And this, this stave, the failure of the freedom boat brings me to the final, but longest
portion of our episode, which has to start with the sea-steading movement.
Have you heard of sea-steading?
Sea-steading.
Yeah.
No, I have not.
It doesn't sound good, but maybe I'm willing to be wrong.
I mean, it's a, I think it's a cool idea.
It's the idea that like people could take to the sea and like, as the pioneers of old
did, build their own homes in the middle of the wilderness and live off of them.
But because it's the sea, you wouldn't be stealing anybody's shit.
Like it's a neat idea.
I would say the fictional analog that's closest to sea-steading is the incredible Roy Scheider
vehicle, SeaQuest.
Oh yeah.
You love SeaQuest.
Oh my God.
Roy Scheider.
Just incredible.
Oh yeah.
Star of Jaws 2.
Star of Jaws 2.
Exactly.
Well, I would say the Star of Jaws 2 is alcohol.
Yes.
I mean, and the antagonist of, like there's, you know, you could argue that most of the
reason that Jaws was there, that shark was formidable is because they were just so drunk.

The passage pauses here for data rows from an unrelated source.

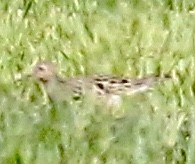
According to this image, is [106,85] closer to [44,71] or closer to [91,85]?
[91,85]

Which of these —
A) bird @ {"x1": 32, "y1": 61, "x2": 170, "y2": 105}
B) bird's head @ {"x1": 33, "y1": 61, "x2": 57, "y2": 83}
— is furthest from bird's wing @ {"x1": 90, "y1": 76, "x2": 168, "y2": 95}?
bird's head @ {"x1": 33, "y1": 61, "x2": 57, "y2": 83}

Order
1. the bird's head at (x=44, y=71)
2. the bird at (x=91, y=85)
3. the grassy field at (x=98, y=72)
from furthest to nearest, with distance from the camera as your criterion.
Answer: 1. the bird's head at (x=44, y=71)
2. the bird at (x=91, y=85)
3. the grassy field at (x=98, y=72)

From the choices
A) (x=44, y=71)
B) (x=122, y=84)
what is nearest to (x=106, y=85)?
(x=122, y=84)

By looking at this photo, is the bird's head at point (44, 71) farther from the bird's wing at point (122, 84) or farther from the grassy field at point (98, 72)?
the bird's wing at point (122, 84)

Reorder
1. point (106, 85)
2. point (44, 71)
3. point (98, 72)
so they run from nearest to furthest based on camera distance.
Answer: point (106, 85)
point (44, 71)
point (98, 72)

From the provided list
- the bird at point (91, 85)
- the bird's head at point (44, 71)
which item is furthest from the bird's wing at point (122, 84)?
the bird's head at point (44, 71)

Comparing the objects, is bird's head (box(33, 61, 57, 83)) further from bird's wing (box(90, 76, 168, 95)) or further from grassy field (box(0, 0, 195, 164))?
bird's wing (box(90, 76, 168, 95))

Because everyone was hammered the entire time.
Yeah.
That's fair.
So in SeaQuest, did you ever actually watch SeaQuest?
I remember there was a guy with gills.
There was.
That was what did happen.
They shot it.
Is that dolphin?
Yeah.
Yeah.
Yeah.
They shot it, I know, briefly at Epcot Center.
They sure did.
Yeah.
Yeah.
I would say probably the high point of SeaQuest the series is the episode in which William
Shatner plays Slobodan Milosevic.
Oh.
The party who's born to play.
It's a really incredible move.
Did it include an accent?
Because it's, yeah, he does an accent.
Like, it's an episode where like they have to, there's this dictator who's like taken
to the sea after getting like forced out, having committed a genocide.

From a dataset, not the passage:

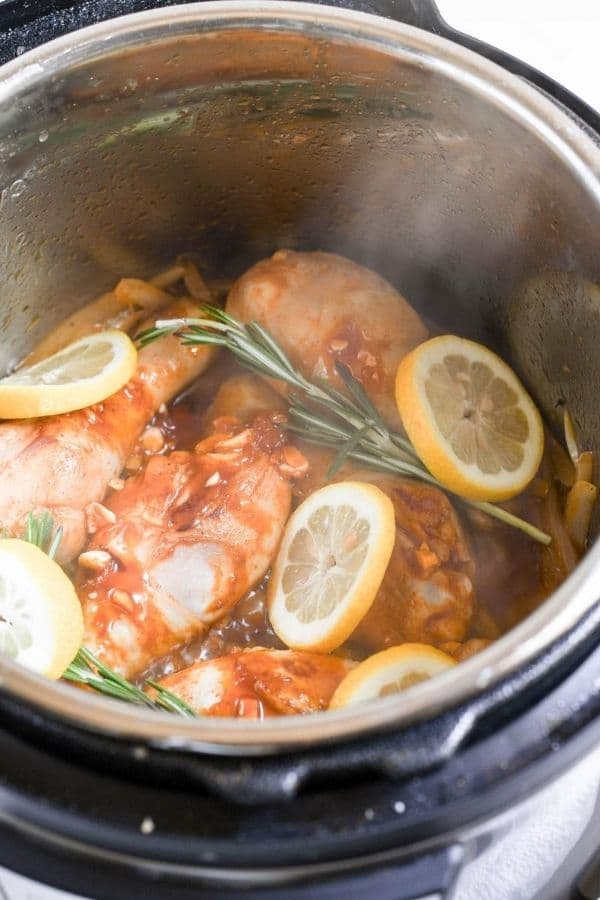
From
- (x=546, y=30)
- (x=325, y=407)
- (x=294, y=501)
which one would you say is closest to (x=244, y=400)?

And the episode was filmed during the Bosnian genocide, so it's very clearly who Shatner
is supposed to be.
Oh, goodness.
This is perfect.
It's incredible.
So in SeaQuest, incredible show, this big ship travels around all these little like
sea habitats people have built, like the ocean's just been colonized.
There's these little towns and villages and independent homesteads in the middle of the
wild ocean.
That's the idea the sea stedders have, right?

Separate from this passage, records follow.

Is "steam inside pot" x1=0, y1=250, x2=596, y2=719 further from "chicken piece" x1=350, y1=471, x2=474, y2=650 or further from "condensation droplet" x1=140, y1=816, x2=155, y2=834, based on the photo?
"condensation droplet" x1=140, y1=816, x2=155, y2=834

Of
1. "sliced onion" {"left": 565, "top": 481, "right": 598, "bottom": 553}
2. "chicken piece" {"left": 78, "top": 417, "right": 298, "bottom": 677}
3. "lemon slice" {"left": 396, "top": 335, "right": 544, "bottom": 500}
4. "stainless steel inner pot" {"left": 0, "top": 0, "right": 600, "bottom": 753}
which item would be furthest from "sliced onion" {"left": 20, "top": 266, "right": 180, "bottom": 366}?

Yeah, they're doing a SeaQuest.
They're doing a SeaQuest, but without the giant boat, right?
That's the people who wanted to do the freedom ship.
They want to make the little bitty sea communities that eventually, I think, necessitate the
giant boat.
Yeah.
They want floating homes just a little further out there.
Yeah.
Sea Stedding got its official start in 2008, when the Sea Stedding Institute was founded
in San Francisco by Patry Friedman.
Friedman, an anarcho-capitalist and grandson of economist Milton Friedman, had been a
Google engineer and was thus connected to Peter Thiel.
He'd convinced Thiel to throw them some cash to found an institute.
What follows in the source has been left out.